:: What to work on ::
Could you carry on the text below about pilot training and following strict procedures, picking up right after its final sentence?

:: Text block ::
--*--

This is how I got my commercial pilot's license, and I'm a senior software engineer.

It just "clicked" with my brain to follow specific procedures ("algorithms") for absolutely everything. Checklists, strict rules, "flows", handling emergencies. It all felt natural to me.

They will throw random stuff at you during checkrides. Pull the power back on one of the engines right after takeoff saying it failed, fail instruments that you were using to navigate, blindfold you ("foggles") and put you almost upside down and then say "recover!".

But you have everything so ingrained in your mind by that point that it's almost robotic. You just look at the inputs (almost upside down, engine #2 is gone, no attitude indicator, whatever it is) and know what the output is supposed to be (roll to unload Gs, lower the nose, full power, check the standby AI, etc).

I happen to work well when there are strict rules and procedures. If this, then that.




I got my CPL the same year my first kid was born. The procedure/checklist culture transferred really well between baby tasking and training.


When you are robotically rolling to unload Gs does it still make your heart go boom!?? I love the idea of flying. I see crop dusters and private planes flying in all the time and it makes me wonder if I ought to try it out.


My Private Pilot training was almost 30 years ago, but after a while it stops being exciting. And that was a big part of why I dropped out: it had become about as interesting as driving in rush hour traffic.

--*--

:: Data extract ::
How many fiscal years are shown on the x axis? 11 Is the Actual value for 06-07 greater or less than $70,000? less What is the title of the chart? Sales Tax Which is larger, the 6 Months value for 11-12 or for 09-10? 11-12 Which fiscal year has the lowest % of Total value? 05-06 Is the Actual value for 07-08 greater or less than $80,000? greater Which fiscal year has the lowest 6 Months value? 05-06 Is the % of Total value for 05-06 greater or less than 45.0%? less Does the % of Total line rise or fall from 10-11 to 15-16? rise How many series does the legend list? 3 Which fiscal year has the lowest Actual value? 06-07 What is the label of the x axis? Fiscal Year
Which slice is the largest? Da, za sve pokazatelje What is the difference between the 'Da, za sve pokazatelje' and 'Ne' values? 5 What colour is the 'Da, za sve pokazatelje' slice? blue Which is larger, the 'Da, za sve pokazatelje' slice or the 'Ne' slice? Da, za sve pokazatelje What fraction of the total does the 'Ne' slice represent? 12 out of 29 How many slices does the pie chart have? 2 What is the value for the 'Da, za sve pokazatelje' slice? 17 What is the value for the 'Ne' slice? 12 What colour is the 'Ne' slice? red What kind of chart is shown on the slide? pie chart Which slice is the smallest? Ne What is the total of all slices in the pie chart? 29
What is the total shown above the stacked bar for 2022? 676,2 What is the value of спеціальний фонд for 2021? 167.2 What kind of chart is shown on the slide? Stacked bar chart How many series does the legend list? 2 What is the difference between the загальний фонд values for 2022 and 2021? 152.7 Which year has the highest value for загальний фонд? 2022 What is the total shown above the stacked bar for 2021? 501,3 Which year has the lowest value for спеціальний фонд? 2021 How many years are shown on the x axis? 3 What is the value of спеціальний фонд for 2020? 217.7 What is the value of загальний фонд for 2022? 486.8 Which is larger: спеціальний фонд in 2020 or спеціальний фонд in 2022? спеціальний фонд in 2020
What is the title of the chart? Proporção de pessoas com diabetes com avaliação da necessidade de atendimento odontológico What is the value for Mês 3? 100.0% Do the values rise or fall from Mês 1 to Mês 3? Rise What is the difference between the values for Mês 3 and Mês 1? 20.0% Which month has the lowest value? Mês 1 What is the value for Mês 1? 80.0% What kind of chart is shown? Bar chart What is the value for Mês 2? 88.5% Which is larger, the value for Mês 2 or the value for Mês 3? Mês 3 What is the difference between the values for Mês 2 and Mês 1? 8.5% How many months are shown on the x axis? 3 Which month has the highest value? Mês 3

--*--

:: Written response ::
Like the situation OP says: you scan instruments to analyze the situation, determine what to do to recover and apply that procedure. If it doesn't work, or something else goes wrong during that procedure, you adapt to another procedure. Remember, that during every flight with an instructor, you're being trained on one thing or another, so after a while all the "emergencies" seem routine. You'll be turning onto Final to land and suddenly your instructor will decide that your flaps failed so you have to land without them, or just as you're flaring for a landing he'll tell you to go around, etc.

It certainly results in well-trained pilots, but it also gets very boring.


That's why I like gliding more. It's really all seat of the pants. Not dominated by procedures and endless circuit practice.


I once loved the idea of flying as well, and I have a miserly 18 flight hours on my record, accumulated 23 years ago.

The immediate reason to stop was the fact that the more I did it, the more nauseous I got, but by then I had already decided that flying was not nearly as exciting as I expected it to be. Stopping was an easy decision to make.

That said, I also have friends who still totally love it.